-------- Task inputs --------
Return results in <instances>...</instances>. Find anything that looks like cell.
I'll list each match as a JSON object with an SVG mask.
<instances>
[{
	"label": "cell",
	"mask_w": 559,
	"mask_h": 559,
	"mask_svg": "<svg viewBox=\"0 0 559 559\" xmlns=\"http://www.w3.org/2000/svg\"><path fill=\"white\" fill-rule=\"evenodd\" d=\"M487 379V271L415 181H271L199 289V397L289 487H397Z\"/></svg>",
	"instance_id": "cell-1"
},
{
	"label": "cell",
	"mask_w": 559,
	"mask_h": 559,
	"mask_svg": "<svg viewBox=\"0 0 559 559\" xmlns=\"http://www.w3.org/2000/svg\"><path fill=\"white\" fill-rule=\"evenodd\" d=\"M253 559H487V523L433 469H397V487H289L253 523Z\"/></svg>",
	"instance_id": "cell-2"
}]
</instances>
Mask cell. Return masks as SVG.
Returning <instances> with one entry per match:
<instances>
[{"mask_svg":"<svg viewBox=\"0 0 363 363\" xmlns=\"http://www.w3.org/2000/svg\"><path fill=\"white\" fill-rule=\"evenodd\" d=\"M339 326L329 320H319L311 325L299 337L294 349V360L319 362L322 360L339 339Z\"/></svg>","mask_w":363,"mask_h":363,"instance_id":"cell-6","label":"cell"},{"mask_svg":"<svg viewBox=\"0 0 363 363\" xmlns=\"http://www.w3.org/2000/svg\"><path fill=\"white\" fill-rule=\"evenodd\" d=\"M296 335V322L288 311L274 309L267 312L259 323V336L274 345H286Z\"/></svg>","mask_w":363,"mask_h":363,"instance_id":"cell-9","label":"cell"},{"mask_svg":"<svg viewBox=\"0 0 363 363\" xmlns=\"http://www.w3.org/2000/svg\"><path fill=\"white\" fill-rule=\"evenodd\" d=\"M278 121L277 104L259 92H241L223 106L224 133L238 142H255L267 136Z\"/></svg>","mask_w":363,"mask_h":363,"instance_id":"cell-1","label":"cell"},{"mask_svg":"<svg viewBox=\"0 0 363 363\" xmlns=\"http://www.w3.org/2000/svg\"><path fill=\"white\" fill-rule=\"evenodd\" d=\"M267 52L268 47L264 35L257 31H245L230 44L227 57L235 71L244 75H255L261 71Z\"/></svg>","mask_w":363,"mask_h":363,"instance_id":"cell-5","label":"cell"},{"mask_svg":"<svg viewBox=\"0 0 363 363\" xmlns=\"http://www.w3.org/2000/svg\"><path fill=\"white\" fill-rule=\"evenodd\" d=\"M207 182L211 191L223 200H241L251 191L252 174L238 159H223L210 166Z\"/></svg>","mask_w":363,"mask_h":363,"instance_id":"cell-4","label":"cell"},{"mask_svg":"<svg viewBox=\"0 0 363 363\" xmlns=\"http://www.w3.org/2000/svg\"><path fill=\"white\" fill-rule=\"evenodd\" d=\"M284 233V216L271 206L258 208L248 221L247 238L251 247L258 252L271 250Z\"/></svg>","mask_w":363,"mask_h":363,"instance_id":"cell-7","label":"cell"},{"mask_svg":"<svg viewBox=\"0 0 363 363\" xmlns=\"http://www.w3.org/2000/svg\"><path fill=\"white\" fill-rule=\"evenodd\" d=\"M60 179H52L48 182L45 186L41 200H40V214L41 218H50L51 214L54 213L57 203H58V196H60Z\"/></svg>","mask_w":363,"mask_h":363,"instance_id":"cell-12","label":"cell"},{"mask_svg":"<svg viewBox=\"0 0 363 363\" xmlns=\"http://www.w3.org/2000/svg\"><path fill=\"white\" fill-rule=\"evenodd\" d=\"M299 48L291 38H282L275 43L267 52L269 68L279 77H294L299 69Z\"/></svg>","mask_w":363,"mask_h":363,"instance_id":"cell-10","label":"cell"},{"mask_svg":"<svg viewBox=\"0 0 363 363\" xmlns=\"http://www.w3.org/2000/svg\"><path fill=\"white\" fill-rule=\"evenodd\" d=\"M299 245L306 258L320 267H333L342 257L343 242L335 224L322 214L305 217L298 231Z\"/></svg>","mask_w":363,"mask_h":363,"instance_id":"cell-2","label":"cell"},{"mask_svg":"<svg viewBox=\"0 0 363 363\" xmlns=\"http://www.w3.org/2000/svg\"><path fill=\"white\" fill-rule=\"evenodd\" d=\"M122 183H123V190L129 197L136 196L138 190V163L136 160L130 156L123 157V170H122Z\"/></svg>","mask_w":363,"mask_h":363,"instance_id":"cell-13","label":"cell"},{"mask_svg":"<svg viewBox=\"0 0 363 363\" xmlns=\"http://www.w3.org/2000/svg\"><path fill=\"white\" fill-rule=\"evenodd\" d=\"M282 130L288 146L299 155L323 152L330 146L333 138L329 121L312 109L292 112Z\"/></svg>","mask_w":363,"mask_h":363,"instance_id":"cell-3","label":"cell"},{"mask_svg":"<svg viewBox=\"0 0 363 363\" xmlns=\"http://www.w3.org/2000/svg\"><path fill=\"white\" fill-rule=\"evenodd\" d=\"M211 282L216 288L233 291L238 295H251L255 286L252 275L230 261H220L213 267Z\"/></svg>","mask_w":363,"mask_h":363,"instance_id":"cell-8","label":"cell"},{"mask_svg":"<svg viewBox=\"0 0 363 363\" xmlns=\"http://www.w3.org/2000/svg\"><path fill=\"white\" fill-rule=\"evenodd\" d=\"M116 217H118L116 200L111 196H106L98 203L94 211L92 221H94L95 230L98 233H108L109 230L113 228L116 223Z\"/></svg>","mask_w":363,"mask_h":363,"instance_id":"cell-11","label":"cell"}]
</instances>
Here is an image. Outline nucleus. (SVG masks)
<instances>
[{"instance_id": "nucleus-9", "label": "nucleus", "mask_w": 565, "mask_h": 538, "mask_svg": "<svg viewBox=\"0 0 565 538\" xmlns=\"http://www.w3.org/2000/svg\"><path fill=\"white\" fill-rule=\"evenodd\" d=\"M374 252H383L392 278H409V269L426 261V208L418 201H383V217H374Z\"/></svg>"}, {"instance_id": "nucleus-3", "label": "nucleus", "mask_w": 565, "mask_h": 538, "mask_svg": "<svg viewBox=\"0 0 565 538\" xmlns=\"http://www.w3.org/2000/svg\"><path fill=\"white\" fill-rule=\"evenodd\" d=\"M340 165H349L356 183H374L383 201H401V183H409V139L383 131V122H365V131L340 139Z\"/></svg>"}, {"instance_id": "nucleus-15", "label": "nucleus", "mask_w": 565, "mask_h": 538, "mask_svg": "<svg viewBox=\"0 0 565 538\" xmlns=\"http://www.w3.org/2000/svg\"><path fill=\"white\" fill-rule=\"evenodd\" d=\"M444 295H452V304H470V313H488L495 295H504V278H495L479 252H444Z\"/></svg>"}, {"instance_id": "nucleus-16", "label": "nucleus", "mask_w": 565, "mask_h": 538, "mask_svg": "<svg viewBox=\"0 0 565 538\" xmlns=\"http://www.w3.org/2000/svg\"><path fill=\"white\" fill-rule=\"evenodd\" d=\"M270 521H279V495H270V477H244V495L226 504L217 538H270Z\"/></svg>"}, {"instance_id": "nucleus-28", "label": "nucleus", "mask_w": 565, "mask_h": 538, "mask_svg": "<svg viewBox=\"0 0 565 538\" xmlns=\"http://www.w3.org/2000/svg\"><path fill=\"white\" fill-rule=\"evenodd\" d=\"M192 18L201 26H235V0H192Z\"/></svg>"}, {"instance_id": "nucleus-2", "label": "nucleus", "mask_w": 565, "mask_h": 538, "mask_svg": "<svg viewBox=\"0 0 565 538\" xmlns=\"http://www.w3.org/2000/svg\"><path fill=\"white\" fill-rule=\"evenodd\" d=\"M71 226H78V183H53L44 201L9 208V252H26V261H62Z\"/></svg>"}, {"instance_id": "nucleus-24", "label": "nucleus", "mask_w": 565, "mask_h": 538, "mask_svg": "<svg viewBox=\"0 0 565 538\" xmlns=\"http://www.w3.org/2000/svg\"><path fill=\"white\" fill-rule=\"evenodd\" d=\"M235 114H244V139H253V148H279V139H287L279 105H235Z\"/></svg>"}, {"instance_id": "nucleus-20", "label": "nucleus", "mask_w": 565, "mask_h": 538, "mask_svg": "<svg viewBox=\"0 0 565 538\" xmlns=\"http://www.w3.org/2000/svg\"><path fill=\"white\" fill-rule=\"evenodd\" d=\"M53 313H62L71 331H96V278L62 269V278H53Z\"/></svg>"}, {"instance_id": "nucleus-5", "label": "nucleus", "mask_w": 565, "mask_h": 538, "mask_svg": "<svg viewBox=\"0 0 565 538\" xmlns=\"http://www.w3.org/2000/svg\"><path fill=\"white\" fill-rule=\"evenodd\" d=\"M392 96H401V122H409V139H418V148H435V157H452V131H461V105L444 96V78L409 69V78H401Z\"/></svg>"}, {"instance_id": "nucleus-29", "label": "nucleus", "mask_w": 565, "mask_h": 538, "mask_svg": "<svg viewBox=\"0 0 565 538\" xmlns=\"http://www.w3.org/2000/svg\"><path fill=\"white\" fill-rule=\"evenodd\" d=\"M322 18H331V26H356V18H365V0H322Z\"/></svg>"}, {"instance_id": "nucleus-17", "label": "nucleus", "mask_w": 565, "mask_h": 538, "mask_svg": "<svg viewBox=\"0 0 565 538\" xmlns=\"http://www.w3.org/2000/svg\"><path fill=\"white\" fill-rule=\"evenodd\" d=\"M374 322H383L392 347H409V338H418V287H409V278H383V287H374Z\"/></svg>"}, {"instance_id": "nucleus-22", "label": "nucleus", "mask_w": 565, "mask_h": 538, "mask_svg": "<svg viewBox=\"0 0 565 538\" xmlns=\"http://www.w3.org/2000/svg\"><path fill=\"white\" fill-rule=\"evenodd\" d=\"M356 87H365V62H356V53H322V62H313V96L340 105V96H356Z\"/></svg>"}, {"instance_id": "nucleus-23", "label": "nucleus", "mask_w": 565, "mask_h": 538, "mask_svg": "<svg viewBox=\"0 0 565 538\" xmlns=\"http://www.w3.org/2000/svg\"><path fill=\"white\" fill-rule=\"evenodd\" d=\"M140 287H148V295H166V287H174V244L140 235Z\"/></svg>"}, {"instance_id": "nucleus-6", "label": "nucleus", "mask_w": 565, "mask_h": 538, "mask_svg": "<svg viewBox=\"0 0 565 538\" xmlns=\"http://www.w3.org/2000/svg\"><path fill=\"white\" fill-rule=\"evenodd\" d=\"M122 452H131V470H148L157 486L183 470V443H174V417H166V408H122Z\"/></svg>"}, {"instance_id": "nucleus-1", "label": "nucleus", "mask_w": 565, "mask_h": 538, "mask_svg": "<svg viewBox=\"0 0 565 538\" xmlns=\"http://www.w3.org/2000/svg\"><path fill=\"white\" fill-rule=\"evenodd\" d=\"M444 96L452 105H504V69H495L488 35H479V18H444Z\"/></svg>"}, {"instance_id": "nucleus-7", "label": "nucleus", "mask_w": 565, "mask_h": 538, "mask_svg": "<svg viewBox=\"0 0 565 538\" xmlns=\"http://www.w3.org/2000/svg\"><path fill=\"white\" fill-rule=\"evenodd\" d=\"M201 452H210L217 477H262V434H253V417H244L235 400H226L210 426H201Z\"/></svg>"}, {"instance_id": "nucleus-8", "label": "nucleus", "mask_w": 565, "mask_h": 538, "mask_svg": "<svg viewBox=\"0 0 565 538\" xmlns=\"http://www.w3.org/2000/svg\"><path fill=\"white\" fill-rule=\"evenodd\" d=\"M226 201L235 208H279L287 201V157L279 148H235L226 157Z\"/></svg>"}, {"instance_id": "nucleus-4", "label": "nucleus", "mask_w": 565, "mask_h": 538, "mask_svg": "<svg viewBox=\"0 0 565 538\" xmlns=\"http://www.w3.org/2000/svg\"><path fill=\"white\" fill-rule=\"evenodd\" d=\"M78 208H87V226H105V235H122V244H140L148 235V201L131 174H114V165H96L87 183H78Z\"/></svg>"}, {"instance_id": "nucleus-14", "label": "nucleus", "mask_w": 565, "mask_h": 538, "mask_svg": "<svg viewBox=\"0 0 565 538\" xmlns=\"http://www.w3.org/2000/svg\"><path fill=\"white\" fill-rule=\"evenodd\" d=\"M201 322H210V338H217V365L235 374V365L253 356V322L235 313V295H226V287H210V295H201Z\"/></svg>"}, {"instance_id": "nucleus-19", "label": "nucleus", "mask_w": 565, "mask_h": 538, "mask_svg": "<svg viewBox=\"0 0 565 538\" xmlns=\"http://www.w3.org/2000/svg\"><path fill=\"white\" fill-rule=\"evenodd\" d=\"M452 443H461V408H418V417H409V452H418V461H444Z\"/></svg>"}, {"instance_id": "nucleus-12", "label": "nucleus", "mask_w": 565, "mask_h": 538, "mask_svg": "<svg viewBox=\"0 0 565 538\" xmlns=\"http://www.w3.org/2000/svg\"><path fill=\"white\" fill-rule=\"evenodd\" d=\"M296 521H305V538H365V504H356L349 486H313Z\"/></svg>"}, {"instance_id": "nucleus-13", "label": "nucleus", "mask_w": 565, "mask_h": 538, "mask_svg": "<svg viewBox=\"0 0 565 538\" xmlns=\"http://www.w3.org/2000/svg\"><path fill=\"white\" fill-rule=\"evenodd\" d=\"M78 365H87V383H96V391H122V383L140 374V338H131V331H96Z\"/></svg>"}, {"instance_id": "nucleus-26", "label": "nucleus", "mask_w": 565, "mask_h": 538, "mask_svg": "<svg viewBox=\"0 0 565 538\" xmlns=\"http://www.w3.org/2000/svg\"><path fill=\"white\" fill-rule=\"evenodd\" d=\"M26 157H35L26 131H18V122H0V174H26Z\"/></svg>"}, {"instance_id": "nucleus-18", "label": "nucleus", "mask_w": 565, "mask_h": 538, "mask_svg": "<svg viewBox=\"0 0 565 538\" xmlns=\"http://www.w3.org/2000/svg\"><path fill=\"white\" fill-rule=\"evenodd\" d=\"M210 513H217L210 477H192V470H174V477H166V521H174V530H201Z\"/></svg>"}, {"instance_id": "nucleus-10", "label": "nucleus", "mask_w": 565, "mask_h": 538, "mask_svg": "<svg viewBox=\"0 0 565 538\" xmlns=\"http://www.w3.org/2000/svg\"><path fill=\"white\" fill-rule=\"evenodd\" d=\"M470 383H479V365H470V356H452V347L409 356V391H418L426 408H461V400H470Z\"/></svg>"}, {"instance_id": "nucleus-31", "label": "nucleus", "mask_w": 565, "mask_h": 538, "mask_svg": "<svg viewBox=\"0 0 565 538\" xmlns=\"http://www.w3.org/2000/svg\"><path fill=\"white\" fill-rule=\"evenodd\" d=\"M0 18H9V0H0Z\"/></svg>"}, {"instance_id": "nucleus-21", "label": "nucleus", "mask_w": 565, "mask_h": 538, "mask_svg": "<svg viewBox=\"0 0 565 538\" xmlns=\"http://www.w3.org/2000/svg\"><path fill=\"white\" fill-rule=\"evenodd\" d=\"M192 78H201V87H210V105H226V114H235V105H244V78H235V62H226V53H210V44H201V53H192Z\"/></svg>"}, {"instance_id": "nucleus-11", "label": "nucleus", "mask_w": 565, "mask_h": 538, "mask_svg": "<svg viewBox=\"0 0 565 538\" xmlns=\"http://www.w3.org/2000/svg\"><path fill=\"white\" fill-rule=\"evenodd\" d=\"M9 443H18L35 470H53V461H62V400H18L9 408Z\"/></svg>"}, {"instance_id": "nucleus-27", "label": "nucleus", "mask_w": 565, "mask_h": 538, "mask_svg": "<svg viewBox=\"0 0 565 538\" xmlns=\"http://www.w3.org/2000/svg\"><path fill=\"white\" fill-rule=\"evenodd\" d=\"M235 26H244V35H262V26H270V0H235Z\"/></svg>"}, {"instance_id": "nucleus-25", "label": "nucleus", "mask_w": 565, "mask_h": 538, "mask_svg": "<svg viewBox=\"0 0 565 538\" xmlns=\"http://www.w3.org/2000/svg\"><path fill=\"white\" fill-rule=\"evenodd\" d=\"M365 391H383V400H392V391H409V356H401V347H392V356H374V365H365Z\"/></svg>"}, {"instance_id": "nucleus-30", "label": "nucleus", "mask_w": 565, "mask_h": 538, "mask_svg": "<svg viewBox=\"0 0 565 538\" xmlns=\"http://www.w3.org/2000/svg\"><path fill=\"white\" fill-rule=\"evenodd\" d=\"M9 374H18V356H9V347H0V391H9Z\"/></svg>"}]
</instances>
--------
■ Set problem
Please copy the material from its start through the line containing "Mask cell. Return masks as SVG.", inclusive, and change "Return" to "Give" while leaving all else the same.

■ Written solution
Give results in <instances>...</instances>. Find anything that looks like cell.
I'll list each match as a JSON object with an SVG mask.
<instances>
[{
	"label": "cell",
	"mask_w": 559,
	"mask_h": 559,
	"mask_svg": "<svg viewBox=\"0 0 559 559\" xmlns=\"http://www.w3.org/2000/svg\"><path fill=\"white\" fill-rule=\"evenodd\" d=\"M487 379V271L415 181H271L199 289V397L289 487H397Z\"/></svg>",
	"instance_id": "cell-1"
},
{
	"label": "cell",
	"mask_w": 559,
	"mask_h": 559,
	"mask_svg": "<svg viewBox=\"0 0 559 559\" xmlns=\"http://www.w3.org/2000/svg\"><path fill=\"white\" fill-rule=\"evenodd\" d=\"M253 559H487V523L433 469H397V487H289L253 523Z\"/></svg>",
	"instance_id": "cell-2"
}]
</instances>
Mask cell. Give masks as SVG.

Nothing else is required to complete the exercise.